Kolejny studyjny album Ritchiego Blackmore`a i jego pięknej żony. Chyba już każdy sięgając po ich następną płyt wie czego się spodziewać. Blackmore`s Night grają coś, co można określić, jako medieval-pop-folk.
Na nowej płycie jest czego posłuchać. Świetny jest np. numer tytułowy, który z ballady brzmiącej jak śpiewana przy ognisku przeradza się w fajny folkowy numer z orkiestrą. Według ciekawego pomysłu zbudowano też piosenkę „Faerie Queen”. Dobrze też brzmią utwory instrumentalne, jak „Messenger” czy „Village Dance”.
Nieco gorzej wychodzą czasem momenty, kiedy Ritchie sięga po elektryczną gitarę. W utworach takich jak „I Guess It Doesn`t Matter Anymore” pachnie to kiczem. Niestety na tej płycie jest takich utworów więcej, co nieco może drażnić.
Jak zwykle na krążku Blackmore`s Night znaleźć możemy przeróbki.
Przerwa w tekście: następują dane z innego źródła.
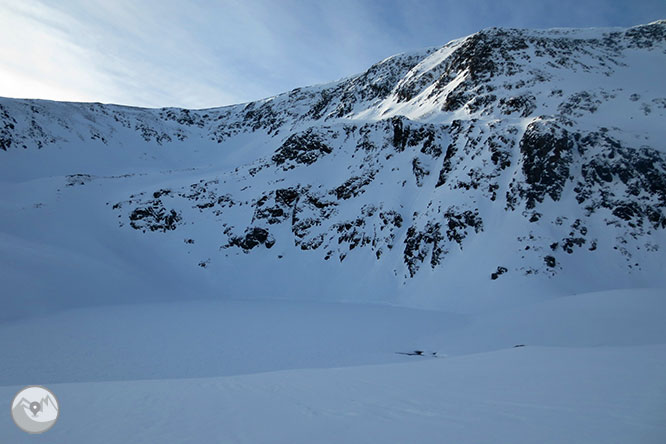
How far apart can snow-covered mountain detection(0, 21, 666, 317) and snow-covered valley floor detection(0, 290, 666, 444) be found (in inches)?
298

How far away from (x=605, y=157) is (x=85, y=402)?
36247 millimetres

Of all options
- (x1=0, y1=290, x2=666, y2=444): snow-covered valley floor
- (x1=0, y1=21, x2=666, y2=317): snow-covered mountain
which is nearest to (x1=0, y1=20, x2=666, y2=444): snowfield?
(x1=0, y1=290, x2=666, y2=444): snow-covered valley floor

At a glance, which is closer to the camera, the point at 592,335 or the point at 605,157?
the point at 592,335

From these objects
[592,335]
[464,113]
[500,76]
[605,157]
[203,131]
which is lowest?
[592,335]

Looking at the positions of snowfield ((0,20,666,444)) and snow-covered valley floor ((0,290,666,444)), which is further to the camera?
snowfield ((0,20,666,444))

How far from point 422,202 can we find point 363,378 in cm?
2694

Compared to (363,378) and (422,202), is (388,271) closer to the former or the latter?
(422,202)

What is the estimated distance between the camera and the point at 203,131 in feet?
312

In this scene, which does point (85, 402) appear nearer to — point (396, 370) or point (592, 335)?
point (396, 370)

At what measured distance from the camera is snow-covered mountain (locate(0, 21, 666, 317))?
80.9 ft

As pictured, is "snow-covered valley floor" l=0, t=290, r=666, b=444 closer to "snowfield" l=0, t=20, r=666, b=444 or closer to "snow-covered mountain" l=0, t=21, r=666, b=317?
"snowfield" l=0, t=20, r=666, b=444

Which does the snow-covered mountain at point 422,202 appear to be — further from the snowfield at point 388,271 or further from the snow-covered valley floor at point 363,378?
the snow-covered valley floor at point 363,378

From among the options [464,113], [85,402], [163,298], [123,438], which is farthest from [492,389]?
[464,113]

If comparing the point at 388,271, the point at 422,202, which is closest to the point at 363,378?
the point at 388,271
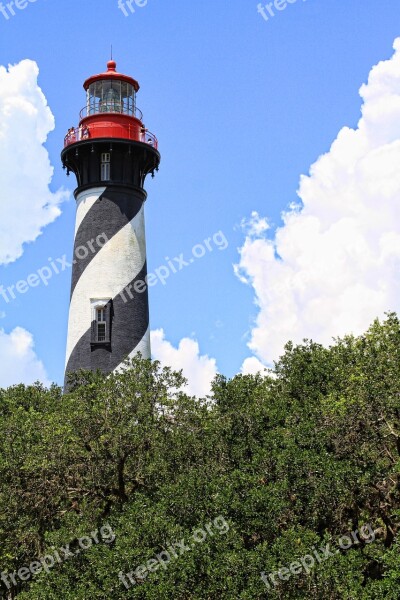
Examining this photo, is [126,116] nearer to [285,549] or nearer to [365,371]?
[365,371]

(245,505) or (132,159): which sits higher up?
(132,159)

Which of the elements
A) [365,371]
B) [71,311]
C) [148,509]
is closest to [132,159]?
[71,311]

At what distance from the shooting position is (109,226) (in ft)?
120

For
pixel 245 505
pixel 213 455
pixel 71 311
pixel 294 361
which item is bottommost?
pixel 245 505

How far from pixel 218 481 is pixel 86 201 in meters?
20.1

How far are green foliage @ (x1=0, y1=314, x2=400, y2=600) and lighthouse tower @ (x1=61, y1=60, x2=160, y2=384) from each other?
1096 centimetres

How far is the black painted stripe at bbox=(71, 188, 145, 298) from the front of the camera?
3634 cm

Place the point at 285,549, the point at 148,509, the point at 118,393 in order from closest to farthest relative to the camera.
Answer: the point at 285,549 → the point at 148,509 → the point at 118,393

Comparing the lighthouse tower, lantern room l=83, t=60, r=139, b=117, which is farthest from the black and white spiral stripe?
lantern room l=83, t=60, r=139, b=117

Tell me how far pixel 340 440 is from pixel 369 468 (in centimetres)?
109

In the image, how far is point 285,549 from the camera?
58.4 ft

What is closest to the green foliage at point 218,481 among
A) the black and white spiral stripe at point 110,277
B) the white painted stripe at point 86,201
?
the black and white spiral stripe at point 110,277

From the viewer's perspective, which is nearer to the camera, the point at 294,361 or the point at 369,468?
the point at 369,468

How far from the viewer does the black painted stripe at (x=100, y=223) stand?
36344 mm
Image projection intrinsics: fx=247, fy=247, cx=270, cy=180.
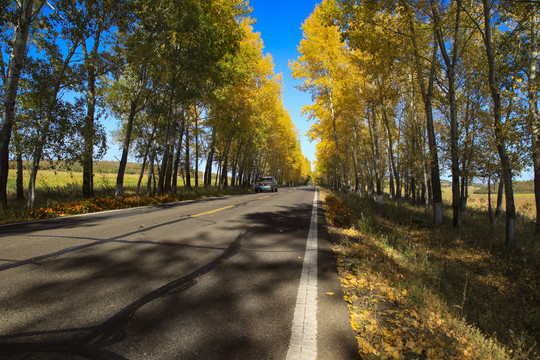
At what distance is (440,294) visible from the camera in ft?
11.8

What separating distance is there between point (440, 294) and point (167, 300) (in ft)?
12.2

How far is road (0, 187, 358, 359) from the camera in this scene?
191 cm

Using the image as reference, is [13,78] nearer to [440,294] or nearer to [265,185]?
[440,294]

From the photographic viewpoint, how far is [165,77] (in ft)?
46.1

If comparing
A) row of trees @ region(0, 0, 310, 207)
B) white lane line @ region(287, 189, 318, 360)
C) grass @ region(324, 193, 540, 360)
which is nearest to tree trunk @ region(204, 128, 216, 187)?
row of trees @ region(0, 0, 310, 207)

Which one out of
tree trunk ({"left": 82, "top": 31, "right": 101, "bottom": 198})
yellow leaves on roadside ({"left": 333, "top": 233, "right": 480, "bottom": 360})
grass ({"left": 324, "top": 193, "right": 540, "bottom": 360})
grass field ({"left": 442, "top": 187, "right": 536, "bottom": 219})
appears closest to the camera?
yellow leaves on roadside ({"left": 333, "top": 233, "right": 480, "bottom": 360})

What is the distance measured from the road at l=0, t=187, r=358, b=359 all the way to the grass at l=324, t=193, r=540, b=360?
0.33 meters

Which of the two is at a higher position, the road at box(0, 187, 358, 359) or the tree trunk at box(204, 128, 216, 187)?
the tree trunk at box(204, 128, 216, 187)

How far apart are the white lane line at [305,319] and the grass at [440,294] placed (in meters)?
0.39

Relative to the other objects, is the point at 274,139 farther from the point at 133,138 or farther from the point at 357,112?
the point at 133,138

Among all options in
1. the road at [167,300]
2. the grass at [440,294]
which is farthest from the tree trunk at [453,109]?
the road at [167,300]

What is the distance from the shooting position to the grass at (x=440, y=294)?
222cm

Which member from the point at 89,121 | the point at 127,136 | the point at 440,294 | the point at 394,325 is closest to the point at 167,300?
the point at 394,325

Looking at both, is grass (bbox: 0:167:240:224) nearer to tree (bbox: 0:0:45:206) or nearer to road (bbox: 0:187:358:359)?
tree (bbox: 0:0:45:206)
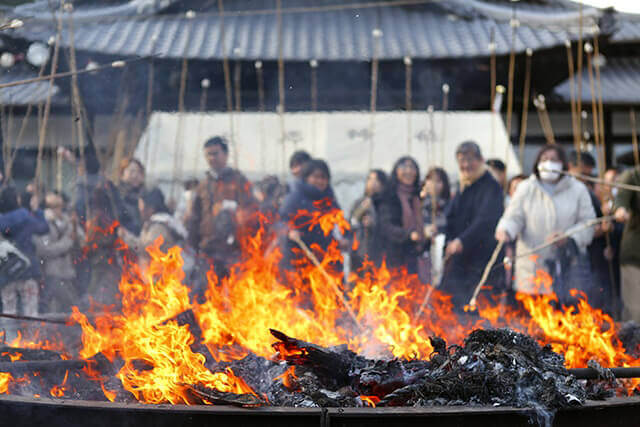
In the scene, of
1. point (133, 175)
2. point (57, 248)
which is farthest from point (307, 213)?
point (57, 248)

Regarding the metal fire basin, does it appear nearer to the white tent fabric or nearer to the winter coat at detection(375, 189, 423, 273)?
the winter coat at detection(375, 189, 423, 273)

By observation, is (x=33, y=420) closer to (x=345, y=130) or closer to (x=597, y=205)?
(x=597, y=205)

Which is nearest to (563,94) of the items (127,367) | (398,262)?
(398,262)

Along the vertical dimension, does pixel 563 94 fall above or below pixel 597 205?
above

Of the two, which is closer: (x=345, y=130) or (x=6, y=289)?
(x=6, y=289)

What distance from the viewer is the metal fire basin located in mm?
2332

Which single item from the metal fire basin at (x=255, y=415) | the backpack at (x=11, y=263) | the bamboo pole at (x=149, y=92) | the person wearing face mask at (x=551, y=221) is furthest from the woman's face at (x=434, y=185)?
the metal fire basin at (x=255, y=415)

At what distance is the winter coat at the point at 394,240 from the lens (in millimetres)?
5812

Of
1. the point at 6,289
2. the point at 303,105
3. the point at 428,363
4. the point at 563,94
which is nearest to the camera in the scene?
the point at 428,363

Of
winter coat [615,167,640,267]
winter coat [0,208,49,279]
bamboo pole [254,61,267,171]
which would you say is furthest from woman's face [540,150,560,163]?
winter coat [0,208,49,279]

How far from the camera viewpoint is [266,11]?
33.0ft

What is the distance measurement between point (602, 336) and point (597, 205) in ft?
6.59

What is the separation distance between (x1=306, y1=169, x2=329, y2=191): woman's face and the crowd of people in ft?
0.04

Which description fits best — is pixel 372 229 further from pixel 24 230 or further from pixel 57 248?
A: pixel 24 230
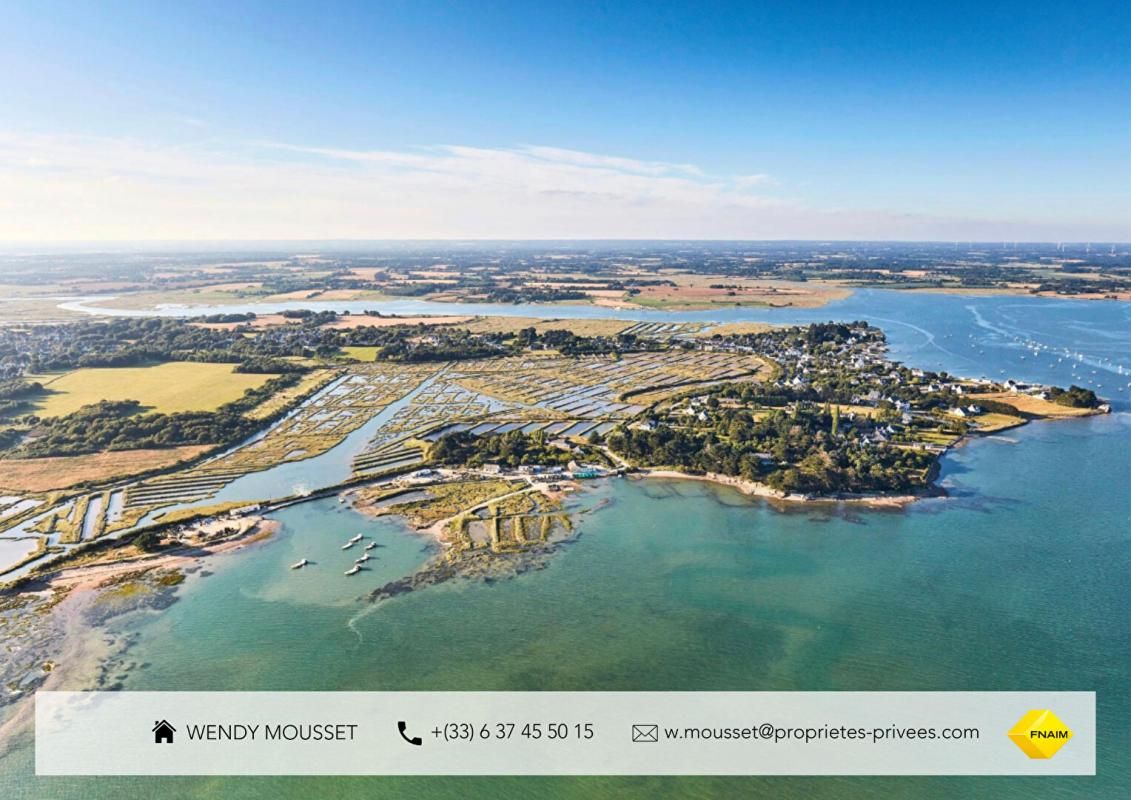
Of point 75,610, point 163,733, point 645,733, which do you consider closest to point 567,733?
point 645,733

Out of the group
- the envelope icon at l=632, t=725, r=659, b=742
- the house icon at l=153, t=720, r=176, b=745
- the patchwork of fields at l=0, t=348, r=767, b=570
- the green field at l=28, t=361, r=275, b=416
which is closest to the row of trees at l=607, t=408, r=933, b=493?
the patchwork of fields at l=0, t=348, r=767, b=570

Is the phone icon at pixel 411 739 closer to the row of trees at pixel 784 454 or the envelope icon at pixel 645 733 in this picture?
the envelope icon at pixel 645 733

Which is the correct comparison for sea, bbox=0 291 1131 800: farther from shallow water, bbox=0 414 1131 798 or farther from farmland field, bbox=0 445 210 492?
farmland field, bbox=0 445 210 492

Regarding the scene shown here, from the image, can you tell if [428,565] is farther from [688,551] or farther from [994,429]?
[994,429]

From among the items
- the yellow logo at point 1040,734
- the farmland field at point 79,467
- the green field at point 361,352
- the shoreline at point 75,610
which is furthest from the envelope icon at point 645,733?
the green field at point 361,352

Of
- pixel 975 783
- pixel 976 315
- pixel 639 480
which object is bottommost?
pixel 975 783

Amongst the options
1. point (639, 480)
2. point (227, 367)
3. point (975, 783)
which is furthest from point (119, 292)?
point (975, 783)
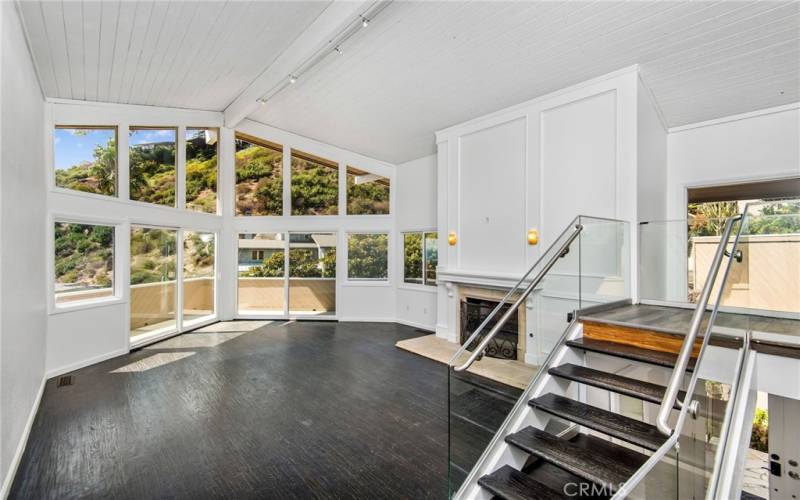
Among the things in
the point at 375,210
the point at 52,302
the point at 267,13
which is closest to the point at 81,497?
the point at 52,302

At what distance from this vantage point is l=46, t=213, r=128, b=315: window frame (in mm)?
4664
Zwróciłbym tu uwagę przede wszystkim na bardzo sympatyczne wykonanie „Streets of London”, folkowego evergreenu Ralpha McTella.
Trudno uznać Blackmore`s Night za zespół jednoznacznie folkowy, nie przeszkadza to jednak szukać w nim folkowych dźwięków. Szkoda tylko, że na kolejnych albumach grupa nie potrafi wznieść się ponad świeżość i oryginalność pierwszej płyty.